Records of spatial reasoning questions
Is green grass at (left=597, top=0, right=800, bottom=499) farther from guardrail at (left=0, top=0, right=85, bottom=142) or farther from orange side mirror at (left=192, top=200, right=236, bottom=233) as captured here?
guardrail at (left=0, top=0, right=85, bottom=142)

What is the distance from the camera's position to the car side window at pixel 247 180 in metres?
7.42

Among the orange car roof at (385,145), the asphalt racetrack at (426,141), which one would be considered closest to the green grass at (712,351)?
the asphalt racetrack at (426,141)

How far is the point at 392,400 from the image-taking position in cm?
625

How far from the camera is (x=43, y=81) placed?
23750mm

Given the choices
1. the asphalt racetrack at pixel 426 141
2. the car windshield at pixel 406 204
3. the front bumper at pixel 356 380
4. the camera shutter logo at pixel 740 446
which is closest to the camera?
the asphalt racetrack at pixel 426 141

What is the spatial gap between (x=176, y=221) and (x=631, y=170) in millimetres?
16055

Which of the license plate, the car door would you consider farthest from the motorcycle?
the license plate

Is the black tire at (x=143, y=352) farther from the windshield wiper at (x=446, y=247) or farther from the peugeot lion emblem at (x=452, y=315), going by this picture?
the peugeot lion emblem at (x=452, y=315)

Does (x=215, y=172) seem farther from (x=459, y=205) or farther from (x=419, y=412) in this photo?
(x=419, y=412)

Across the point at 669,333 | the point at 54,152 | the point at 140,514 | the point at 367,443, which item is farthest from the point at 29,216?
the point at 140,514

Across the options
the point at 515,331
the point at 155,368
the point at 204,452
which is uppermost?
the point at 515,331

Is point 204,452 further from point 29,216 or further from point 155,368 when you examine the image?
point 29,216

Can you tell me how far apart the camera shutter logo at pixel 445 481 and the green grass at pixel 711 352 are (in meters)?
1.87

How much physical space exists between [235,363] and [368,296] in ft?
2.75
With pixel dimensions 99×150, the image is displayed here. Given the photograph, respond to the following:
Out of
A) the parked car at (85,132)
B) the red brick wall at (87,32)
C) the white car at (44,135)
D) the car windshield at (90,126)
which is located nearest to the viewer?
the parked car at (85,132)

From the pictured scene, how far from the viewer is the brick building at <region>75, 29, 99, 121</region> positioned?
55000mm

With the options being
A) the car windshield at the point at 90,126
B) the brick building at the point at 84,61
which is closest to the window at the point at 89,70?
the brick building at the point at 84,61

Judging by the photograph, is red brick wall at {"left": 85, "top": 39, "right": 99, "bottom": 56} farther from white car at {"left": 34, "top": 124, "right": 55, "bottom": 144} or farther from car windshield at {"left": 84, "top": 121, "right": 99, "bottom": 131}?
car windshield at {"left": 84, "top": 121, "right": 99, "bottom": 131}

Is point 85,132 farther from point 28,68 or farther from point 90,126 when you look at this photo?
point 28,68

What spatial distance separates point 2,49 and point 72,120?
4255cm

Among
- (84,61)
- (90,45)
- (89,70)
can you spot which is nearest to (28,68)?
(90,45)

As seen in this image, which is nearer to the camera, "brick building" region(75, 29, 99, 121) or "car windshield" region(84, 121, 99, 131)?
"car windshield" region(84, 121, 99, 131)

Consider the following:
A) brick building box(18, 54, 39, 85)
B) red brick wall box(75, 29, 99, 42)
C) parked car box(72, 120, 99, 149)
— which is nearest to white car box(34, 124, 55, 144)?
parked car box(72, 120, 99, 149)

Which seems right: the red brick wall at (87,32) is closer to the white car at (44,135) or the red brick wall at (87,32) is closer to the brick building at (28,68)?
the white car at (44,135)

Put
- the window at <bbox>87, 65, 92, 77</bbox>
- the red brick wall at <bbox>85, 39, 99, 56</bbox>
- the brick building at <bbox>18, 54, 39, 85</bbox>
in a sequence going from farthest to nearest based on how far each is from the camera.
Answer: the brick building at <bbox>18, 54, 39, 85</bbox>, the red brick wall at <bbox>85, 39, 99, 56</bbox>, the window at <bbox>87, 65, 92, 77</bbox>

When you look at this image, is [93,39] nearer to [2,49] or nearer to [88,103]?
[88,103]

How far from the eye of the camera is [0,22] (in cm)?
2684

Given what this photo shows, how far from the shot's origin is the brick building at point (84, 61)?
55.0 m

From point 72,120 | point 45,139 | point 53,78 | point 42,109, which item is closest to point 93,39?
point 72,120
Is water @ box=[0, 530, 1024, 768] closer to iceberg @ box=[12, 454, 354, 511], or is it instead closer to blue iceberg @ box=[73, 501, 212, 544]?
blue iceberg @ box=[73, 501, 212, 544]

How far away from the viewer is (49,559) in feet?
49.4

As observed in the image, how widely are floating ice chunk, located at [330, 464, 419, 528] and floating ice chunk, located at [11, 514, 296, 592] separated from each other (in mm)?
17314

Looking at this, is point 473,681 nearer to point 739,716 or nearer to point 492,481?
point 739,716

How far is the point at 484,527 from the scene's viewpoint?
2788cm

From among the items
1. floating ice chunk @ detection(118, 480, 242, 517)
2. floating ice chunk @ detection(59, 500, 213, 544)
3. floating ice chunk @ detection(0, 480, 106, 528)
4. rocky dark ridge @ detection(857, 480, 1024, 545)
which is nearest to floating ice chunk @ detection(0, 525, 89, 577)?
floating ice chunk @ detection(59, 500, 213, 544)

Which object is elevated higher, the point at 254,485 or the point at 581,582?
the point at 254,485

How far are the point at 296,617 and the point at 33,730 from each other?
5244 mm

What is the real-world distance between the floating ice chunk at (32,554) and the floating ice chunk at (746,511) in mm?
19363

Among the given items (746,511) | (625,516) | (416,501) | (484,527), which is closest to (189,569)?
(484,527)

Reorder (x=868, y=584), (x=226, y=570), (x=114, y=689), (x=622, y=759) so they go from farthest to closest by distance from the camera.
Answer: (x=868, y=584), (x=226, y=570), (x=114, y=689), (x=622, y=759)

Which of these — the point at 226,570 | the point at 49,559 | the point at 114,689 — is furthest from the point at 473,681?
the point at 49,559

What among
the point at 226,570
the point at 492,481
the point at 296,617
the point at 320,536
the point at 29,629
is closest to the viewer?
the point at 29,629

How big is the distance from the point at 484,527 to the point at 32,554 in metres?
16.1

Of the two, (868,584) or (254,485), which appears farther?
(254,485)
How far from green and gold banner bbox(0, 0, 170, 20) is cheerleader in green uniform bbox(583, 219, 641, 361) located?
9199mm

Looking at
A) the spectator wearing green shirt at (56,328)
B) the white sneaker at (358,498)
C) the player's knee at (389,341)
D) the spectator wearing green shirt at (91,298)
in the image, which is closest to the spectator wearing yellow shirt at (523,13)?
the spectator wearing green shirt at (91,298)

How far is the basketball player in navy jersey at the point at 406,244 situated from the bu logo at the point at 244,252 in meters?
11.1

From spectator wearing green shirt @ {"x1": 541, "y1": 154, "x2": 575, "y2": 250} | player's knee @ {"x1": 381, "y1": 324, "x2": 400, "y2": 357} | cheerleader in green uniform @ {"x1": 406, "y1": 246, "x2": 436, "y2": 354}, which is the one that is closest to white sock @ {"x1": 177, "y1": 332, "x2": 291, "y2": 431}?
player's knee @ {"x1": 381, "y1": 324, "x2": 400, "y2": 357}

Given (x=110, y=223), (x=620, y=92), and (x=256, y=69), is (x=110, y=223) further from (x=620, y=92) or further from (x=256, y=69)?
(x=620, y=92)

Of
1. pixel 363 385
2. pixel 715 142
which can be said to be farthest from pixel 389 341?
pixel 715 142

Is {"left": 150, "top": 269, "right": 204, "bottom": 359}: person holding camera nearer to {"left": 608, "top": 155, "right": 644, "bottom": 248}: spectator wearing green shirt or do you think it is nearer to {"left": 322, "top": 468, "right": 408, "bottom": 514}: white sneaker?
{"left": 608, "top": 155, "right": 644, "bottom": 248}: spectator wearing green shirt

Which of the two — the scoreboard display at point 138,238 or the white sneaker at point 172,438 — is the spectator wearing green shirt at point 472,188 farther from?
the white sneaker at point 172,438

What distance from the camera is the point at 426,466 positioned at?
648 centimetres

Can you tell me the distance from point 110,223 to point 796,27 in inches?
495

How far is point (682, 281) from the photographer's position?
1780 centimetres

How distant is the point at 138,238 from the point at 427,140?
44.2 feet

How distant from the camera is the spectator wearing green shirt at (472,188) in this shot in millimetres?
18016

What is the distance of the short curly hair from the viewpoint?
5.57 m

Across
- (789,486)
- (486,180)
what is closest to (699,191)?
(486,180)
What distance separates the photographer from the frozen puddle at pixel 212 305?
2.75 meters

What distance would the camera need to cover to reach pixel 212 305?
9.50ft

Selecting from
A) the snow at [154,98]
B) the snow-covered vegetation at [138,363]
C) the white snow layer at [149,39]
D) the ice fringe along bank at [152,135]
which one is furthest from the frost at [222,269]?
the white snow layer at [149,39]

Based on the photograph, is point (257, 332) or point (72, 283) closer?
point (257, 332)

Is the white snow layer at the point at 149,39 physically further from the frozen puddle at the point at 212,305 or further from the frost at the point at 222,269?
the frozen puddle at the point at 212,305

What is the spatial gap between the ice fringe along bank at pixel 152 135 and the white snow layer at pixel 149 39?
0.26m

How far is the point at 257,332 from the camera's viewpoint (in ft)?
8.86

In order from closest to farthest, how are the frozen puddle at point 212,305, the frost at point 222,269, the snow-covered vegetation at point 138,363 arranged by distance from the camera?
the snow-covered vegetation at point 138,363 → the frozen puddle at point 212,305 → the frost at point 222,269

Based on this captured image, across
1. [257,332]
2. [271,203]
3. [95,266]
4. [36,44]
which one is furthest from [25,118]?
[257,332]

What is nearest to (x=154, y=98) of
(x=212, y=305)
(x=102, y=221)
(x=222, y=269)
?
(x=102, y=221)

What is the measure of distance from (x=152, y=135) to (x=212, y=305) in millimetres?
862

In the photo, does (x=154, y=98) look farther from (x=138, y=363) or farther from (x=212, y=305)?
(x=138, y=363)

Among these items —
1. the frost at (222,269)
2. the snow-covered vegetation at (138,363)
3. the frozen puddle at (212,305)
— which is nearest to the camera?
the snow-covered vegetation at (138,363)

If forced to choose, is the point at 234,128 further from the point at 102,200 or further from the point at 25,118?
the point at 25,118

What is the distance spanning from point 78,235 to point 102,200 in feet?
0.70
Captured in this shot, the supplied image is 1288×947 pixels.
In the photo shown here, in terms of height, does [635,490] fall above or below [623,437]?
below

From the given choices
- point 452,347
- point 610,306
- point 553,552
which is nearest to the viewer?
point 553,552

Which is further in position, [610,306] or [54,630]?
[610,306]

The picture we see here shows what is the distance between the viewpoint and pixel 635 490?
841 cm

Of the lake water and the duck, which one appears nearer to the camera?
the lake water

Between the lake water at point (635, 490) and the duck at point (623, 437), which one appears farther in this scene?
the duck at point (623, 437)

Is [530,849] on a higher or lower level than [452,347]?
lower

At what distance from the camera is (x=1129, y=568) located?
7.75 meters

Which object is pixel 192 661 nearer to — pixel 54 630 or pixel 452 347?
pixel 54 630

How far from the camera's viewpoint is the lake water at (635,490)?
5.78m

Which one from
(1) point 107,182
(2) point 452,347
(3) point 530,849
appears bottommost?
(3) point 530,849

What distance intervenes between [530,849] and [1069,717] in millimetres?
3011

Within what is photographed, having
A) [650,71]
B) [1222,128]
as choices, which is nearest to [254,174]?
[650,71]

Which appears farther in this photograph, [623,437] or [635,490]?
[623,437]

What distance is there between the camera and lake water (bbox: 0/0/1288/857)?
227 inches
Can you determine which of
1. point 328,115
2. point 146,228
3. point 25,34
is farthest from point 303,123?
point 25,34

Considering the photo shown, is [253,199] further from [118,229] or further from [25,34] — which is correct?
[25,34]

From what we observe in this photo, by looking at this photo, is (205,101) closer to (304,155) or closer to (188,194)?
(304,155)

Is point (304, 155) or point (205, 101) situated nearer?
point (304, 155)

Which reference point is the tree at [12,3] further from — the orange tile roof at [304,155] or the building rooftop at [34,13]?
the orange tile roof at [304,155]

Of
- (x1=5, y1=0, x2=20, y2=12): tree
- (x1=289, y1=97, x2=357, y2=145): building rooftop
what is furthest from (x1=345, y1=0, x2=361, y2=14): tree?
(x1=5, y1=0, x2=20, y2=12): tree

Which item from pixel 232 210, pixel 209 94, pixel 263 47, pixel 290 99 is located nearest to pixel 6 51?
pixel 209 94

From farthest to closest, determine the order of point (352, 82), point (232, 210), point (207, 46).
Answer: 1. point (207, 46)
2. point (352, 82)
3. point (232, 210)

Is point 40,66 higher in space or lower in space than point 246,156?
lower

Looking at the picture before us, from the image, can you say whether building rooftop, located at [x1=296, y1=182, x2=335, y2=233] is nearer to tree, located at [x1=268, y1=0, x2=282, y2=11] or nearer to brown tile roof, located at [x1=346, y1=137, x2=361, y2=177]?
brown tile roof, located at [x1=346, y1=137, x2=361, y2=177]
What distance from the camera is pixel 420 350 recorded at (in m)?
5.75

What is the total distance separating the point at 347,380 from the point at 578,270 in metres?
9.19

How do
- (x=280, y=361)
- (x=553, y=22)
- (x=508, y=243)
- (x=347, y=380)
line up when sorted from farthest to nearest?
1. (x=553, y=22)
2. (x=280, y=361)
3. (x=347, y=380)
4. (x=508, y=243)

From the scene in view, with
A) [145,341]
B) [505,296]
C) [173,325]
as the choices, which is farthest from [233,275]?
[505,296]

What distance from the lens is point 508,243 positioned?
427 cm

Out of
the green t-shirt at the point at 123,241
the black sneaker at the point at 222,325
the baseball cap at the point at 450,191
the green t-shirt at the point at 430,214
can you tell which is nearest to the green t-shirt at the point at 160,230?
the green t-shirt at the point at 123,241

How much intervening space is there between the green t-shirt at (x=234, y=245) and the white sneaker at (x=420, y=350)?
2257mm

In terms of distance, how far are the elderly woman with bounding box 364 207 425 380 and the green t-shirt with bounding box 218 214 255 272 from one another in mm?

§ Exercise task: Please extract exactly, and only, the lines from the line containing "What distance from the camera is pixel" through the last line of the records.

§ Complete response:
What distance from the camera is pixel 420 350 recorded at (in m)?
5.75

What is the total distance separating the point at 347,380 from the point at 578,270 in metres?
9.19

How do
- (x=280, y=361)
- (x=553, y=22)
- (x=508, y=243)
- (x=347, y=380)
line up when sorted from farthest to nearest?
1. (x=553, y=22)
2. (x=280, y=361)
3. (x=347, y=380)
4. (x=508, y=243)

From the scene in view, with
A) [145,341]
B) [505,296]
C) [173,325]
as the choices, which is farthest from [233,275]?
[505,296]

What distance from the lens is point 508,243 positioned?
427 cm

Out of
the green t-shirt at the point at 123,241
the black sneaker at the point at 222,325
the baseball cap at the point at 450,191
the green t-shirt at the point at 430,214
can you tell which is nearest to the green t-shirt at the point at 160,230?
the green t-shirt at the point at 123,241

How much intervening space is there between the green t-shirt at (x=234, y=245) and the white sneaker at (x=420, y=350)?
2257mm

In terms of distance, how far are the elderly woman with bounding box 364 207 425 380 and the green t-shirt with bounding box 218 214 255 272 from one another in mm?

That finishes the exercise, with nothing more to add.